Not only did Colgate win that championship, they moved on and beat James Madison in what now seems like one of the greatest wins in Patriot League playoff history.  Since November 14th, 2015, James Madison has lost exactly two football games.  One was to North Carolina.  The other was to that Colgate team.

This is one of the greatest things about the FCS and the playoffs that sometimes goes underreported.  In the FBS, with only four teams in the running for the trophy, one loss or even one less-than-blowout win in September can wreck your entire season.  But in the FCS, and especially in the Patriot League, it's the league that's the most important thing.  It is possible to start 0-3 and still rally to have a successful championship season - and do great things.

That's not to say that it's easy - it might require a lot of weeding, let's just say - but as I saw senior DT Jimmy Mitchell say on Saturday, the goal of the Patriot League Championship is still right there for the taking.  That is true.

Beyond the obvious "you'll get a great education" answer, the big rewards for playing football at Lehigh is, one, you will have a very good opportunity to graduate with a Patriot League Championship, and two, you will be remembered for what you do. And for my part, I try to make people aware of the good things that they coaches do and the players achieve.

With that comes acknowledgement when the team doesn’t achieve what fans want and expect, that gets reported too.  It’s not all touchdowns and no turnovers - sometimes, struggle is a part of the story.  I can't do a rewrite of the script of the Yale game and erase the turnovers and the points scored.  I have to report what is seen and experienced, even if the frustration is mine.

And I'd be lying if I said that, at this early time, Lehigh looks like a team that will win the Patriot League.  Not after a week where Holy Cross put up 51 on New Hampshire and made their "challenging" game against the Wildcats into a shocking laugher.  Right now, out of the gate, Holy Cross looks like they might have what it takes to win the trophy.

I like to think I give an honest assessment of how Lehigh is doing, and I think that my goal always is to “build the team up” in the sense that I want the team to be excellent and to work towards excellence.

That isn’t always an 11-0 record, incidentally.

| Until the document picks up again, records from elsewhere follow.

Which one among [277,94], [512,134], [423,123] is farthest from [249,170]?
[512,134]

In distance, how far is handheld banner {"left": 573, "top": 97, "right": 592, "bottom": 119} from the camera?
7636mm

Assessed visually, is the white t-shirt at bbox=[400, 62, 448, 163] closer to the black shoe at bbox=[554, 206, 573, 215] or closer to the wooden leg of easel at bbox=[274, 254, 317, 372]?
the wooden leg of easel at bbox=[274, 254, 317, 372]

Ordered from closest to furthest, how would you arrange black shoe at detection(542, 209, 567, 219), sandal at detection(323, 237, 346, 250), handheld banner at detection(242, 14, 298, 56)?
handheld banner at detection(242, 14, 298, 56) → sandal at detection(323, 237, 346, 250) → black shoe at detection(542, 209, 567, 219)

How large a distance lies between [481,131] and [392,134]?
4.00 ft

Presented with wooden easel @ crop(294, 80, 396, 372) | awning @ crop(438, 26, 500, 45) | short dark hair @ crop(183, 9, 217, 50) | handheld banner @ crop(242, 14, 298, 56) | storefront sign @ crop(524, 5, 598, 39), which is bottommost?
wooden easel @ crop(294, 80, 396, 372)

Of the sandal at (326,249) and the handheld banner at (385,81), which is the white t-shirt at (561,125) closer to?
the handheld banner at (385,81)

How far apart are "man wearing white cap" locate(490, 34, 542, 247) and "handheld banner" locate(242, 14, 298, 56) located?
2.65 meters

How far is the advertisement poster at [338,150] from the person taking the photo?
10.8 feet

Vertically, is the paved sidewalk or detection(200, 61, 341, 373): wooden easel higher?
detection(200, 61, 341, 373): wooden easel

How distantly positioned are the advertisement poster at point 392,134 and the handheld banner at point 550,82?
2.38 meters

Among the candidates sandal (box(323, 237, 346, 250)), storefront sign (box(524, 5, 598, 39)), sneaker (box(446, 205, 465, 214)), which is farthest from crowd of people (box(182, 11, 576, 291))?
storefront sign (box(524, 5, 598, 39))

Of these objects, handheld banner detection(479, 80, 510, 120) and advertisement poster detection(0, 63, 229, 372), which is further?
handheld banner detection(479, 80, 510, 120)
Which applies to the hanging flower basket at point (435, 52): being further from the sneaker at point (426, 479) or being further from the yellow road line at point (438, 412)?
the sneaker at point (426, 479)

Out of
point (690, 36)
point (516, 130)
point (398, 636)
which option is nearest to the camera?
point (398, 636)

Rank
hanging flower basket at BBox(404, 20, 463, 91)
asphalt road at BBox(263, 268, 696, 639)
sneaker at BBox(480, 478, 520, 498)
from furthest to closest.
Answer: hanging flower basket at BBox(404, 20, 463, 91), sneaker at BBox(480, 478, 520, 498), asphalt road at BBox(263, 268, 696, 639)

Sometimes it’s starting 0-3 and battling back to have a successful season.

I’ve written about 4-7 seasons that were sheer agony to watch but beat Lafayette and ended up heroes. (In fact, that 4-7 season set up a string of championships, a fact alluded to by championship players and head coach Andy Coen himself.)

I went to a lot of those games during that 4-7 year and attended a bunch of unhappy press conferences. But in the end it was worth it for the players and fans. And their seasons were immortalized.

I ain’t going anywhere. I’ll be here. When the wins come, I’ll be here. The negativity will pass - it always does. When it does, I’ll tell people about it.  I always do.

And if I sometimes get frustrated, there are still some weeds left in the garden to pull.